[The records start]

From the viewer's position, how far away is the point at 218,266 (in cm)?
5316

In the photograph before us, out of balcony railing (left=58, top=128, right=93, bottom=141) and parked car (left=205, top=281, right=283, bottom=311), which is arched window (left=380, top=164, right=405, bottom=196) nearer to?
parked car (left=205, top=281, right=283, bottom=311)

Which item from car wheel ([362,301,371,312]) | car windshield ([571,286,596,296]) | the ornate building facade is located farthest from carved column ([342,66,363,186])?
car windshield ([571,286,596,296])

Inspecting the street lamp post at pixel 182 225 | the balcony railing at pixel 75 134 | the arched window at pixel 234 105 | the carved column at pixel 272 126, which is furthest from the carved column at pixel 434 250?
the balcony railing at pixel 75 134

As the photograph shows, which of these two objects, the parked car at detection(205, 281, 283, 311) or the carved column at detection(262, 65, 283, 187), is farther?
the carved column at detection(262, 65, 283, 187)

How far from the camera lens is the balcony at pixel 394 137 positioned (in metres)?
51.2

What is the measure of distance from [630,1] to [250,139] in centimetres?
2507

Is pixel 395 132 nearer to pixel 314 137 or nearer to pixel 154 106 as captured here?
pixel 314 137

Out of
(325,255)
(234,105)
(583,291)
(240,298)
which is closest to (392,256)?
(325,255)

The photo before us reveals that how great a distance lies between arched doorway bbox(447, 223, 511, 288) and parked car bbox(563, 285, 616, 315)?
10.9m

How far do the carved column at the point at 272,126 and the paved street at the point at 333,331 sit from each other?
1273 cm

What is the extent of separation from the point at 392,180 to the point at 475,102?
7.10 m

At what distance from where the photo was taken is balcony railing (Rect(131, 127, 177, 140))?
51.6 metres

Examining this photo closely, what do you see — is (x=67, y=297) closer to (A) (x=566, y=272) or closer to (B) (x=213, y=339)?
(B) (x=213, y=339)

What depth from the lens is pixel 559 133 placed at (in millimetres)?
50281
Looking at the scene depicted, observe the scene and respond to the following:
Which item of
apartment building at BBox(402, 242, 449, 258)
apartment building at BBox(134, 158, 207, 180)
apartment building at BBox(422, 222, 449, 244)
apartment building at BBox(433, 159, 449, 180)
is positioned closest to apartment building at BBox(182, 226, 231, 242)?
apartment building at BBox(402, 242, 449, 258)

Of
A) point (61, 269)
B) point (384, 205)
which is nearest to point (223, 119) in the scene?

[The records end]

→ What the exercise asks:
Copy all of the material above, line for line, without changing anything.

→ Exercise result:
From the viewer's position, how far away is the point at 218,266 (in cm)?
5316

In the photograph before us, out of balcony railing (left=58, top=128, right=93, bottom=141) and parked car (left=205, top=281, right=283, bottom=311), which is arched window (left=380, top=164, right=405, bottom=196) nearer to?
parked car (left=205, top=281, right=283, bottom=311)

Which item from car wheel ([362,301,371,312]) | car windshield ([571,286,596,296]) | the ornate building facade is located farthest from carved column ([342,66,363,186])?
car windshield ([571,286,596,296])

Inspecting the street lamp post at pixel 182 225 | the balcony railing at pixel 75 134 | the arched window at pixel 234 105 | the carved column at pixel 272 126, which is furthest from the carved column at pixel 434 250?
the balcony railing at pixel 75 134

As the photograph shows, which of these two objects, the parked car at detection(205, 281, 283, 311) or the carved column at detection(262, 65, 283, 187), is farther?
the carved column at detection(262, 65, 283, 187)

How far from the camera lens is the balcony at pixel 394 137 positioned (in metres)?
51.2

What is the measure of distance from [630,1] to [250,139] in centimetres?
2507

Is pixel 395 132 nearer to pixel 314 137 or nearer to pixel 154 106 as captured here?
pixel 314 137

Out of
(325,255)
(234,105)
(583,291)
(240,298)
which is closest to (392,256)?
(325,255)

The photo before us reveals that how great a distance lies between arched doorway bbox(447, 223, 511, 288) and parked car bbox(563, 285, 616, 315)?
10.9m

How far do the carved column at the point at 272,126 and the paved street at the point at 333,331 sit from each other?
1273 cm

What is the extent of separation from the point at 392,180 to the point at 475,102?
7.10 m

At what distance from where the photo was taken is balcony railing (Rect(131, 127, 177, 140))?
51.6 metres

Examining this photo closely, what do you see — is (x=67, y=297) closer to (A) (x=566, y=272) or closer to (B) (x=213, y=339)?
(B) (x=213, y=339)

What depth from the lens is pixel 559 133 placed at (in millimetres)?
50281
Looking at the scene depicted, observe the scene and respond to the following:
Which item of
apartment building at BBox(402, 242, 449, 258)
apartment building at BBox(134, 158, 207, 180)
apartment building at BBox(422, 222, 449, 244)
apartment building at BBox(433, 159, 449, 180)
is positioned closest to apartment building at BBox(182, 226, 231, 242)?
apartment building at BBox(402, 242, 449, 258)

Of
A) point (61, 269)
B) point (384, 205)
which is nearest to point (223, 119) in the scene?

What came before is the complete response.